AMD Macular Degeneration – Causes, Symptoms and Treatments of Wet and Dry AMD Age-Related Macular Degeneration (AMD) usually affects older adults and results in a loss of vision in the center of the visual field (the macula) because of damage to the retina. It occurs in “dry” and “wet” forms. A major cause of blindness and visual impairment in older adults, AMD can make it difficult or impossible to read or recognize faces, although enough peripheral vision remains to allow other activities of daily life.
01 Eye Works-The Macula
The macula is a small specialized area of the retina responsible for straight-ahead reading and driving vision. The retina reacts to light through a chemical process which then sends nerve impulses directly to the brain where the “picture” is processed.
02 Dry AMD – Age-Related Macular Degeneration
The “dry” form of macular degeneration is characterized by the presence of yellow deposits, called drusen, in the macula. A few small drusen may not cause changes in vision; however, as they grow in size and increase in number, they may lead to a dimming or distortion of vision that people find most noticeable when they read.
03 Amsler Grid
The Amsler grid is a tool that eye doctors use to detect vision problems resulting from damage to the macula (the central part of the retina) or the optic nerve.
04 Wet AMD – Age-Related Macular Degeneration
The “wet” form of macular degeneration is characterized by the growth of abnormal blood vessels from the choroid underneath the macula. This is called choroidal neovascularization.
05 Standard Laser Therapy
Retinal laser photocoagulation is a type of laser surgery that uses an intense beam of light to burn small areas of the retina and the abnormal blood vessels beneath the macula. The burns form scar tissue that seals the blood vessels, keeping them from leaking under the macula.

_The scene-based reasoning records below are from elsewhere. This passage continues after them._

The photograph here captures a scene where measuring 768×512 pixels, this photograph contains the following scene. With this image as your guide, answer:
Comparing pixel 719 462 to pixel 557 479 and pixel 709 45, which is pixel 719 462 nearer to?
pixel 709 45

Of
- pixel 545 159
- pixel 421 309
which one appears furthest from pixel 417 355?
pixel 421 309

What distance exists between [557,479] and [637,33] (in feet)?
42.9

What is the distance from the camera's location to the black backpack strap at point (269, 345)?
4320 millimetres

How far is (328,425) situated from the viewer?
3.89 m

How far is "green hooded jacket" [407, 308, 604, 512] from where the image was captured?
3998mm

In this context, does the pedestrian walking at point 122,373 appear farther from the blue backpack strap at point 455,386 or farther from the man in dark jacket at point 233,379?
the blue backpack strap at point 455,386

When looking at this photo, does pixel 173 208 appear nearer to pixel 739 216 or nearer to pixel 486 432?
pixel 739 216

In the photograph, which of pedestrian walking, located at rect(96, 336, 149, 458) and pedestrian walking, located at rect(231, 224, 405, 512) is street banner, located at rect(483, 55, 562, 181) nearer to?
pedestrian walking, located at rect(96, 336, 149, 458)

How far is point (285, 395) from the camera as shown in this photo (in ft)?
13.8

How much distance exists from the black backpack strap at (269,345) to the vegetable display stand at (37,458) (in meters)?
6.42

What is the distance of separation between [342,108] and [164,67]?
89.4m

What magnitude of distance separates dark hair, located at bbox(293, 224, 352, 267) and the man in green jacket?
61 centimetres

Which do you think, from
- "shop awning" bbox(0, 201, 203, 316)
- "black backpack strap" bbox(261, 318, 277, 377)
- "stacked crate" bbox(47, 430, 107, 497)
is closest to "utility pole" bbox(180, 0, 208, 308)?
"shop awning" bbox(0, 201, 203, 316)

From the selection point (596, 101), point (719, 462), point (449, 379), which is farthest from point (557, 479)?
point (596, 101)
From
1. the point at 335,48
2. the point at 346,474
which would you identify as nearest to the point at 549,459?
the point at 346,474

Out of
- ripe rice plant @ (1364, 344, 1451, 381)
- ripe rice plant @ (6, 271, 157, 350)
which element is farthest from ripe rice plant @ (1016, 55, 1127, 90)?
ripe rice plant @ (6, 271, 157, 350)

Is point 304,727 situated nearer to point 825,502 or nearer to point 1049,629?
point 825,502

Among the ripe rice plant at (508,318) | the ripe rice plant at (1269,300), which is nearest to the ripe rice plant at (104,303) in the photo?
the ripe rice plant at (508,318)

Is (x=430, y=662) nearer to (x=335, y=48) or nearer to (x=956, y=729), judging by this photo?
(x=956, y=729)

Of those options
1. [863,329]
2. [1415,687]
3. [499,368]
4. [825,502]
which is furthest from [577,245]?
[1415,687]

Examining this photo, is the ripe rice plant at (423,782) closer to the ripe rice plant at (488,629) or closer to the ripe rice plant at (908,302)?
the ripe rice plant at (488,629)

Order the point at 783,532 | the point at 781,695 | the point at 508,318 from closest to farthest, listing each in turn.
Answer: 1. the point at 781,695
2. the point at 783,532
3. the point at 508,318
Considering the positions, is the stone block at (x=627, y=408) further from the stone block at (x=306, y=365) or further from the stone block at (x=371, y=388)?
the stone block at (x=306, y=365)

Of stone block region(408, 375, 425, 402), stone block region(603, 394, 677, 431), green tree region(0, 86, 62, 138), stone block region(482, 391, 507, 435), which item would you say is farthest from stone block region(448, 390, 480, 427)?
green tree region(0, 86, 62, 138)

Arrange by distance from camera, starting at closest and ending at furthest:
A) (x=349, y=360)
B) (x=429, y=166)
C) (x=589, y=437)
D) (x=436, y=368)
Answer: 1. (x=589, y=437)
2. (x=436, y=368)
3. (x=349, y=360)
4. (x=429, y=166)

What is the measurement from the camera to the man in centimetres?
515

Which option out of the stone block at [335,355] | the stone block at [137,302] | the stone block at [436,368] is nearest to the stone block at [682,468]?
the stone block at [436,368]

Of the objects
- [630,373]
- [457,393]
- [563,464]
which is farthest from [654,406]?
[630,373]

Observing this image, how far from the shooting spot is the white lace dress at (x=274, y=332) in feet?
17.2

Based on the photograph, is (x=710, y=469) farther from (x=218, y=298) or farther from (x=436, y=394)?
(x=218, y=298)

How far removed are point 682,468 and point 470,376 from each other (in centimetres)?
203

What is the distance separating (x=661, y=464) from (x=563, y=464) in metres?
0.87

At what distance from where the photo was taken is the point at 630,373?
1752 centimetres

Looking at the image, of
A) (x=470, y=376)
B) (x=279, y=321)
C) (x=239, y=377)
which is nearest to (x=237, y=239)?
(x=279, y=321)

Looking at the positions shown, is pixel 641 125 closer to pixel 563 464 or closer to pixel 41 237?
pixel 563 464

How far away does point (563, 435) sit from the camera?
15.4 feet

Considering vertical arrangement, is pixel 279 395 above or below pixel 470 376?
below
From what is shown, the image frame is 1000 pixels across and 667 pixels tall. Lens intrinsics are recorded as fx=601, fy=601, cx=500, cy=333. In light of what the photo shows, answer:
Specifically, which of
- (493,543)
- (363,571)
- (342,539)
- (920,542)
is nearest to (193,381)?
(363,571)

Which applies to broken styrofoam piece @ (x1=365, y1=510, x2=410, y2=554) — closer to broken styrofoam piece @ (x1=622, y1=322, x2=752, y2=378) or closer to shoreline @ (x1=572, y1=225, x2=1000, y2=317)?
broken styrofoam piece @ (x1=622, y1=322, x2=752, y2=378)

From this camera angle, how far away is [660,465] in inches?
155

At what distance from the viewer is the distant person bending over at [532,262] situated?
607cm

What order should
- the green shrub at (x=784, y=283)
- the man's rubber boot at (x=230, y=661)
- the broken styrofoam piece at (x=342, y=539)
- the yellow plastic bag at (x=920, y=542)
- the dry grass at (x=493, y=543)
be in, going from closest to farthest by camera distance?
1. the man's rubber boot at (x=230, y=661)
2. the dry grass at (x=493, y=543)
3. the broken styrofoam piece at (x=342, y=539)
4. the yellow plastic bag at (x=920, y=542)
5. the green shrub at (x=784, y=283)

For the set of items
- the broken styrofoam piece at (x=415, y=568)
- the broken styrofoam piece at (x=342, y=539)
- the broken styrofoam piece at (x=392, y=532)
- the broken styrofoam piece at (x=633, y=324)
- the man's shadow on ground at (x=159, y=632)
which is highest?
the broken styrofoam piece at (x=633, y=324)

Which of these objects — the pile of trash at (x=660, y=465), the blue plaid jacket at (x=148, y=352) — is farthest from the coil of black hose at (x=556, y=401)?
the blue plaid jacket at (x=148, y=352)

06 PDT – Photodynamic Therapy for Age-Related Macular Degeneration
Photodynamic therapy (PDT) is a treatment for wet age-related macular degeneration (wet AMD). It is not used to treat dry AMD.
In photodynamic therapy, a light-sensitive medicine called verteporfin (Visudyne) is injected into the bloodstream. The medicine collects in the abnormal blood vessels under the macula. Laser light is then shone into the eye, which activates the medicine and causes it to create blood clots that block the abnormal blood vessels.